■ REQUIRED TASK
Answer these questions from the Bake Off article:
1. On which channel does the final air?
2. To which channel is the show moving?
3. In what month did Britain vote to leave the European Union?

(CNN)On Wednesday, the world will watch on with bemusement as the British people unite to bid farewell to one of their most beloved institutions: a TV program about people baking cakes.
The Great British Bake Off final, which airs on BBC1, represents the last time that the national broadcaster will air the show that, for many, crystallizes what it is to be British.
Bake Off demonstrates the three things that we Brits most like about ourselves: a sense of fair play, bordering on downright uncompetitiveness; childish innuendo; and cake.
But one of the things that we don’t like about ourselves — a willingness to sell the most precious pieces of our family silver to make a quick buck — has led to Bake Off moving to Channel 4. And in doing so, it will shed many, if not all, of the things that made it so dear to our hearts.
If Bake Off were the only British institution to be cruelly wrenched away from us this year, we’d probably be able to deal with it. We survived Hitler’s Blitz. We’d probably be able to cope with a baking competition having its format changed.
But you need to understand that as we approach the end of 2016, Britain is a nation bitterly divided.
You may not have heard, but back in June we voted to leave the European Union. Brexit, a decision that required long, calm contemplation of the facts, was rushed through in a whirlwind of emotional arguments, half-truths and dishonestly-painted buses.

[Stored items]

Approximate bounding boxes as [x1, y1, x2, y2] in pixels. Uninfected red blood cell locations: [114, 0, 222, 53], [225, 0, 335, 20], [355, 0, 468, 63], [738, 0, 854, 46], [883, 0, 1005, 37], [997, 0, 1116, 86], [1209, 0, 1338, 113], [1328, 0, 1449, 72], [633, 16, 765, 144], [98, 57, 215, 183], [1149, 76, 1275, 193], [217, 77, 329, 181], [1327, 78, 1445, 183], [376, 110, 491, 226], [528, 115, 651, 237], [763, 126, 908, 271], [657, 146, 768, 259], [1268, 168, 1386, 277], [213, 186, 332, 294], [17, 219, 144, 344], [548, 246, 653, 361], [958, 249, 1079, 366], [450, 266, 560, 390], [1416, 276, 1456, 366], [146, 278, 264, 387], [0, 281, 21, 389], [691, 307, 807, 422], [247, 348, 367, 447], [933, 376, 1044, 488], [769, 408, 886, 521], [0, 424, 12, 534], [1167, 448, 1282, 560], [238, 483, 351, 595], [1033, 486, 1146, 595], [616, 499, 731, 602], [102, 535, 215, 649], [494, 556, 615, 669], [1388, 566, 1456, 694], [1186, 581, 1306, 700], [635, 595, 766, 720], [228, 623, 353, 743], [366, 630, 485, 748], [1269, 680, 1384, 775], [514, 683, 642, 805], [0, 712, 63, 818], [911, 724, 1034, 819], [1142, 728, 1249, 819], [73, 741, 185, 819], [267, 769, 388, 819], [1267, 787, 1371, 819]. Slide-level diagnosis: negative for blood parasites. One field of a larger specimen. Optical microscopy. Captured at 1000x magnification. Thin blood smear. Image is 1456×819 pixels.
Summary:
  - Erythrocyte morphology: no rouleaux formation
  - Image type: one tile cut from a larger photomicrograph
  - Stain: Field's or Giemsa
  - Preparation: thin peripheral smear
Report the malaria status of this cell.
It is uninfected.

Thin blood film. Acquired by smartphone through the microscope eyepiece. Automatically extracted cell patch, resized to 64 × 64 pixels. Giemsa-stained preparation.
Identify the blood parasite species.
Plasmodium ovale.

■ CORRECT RESULT
1. BBC1
2. Channel 4
3. June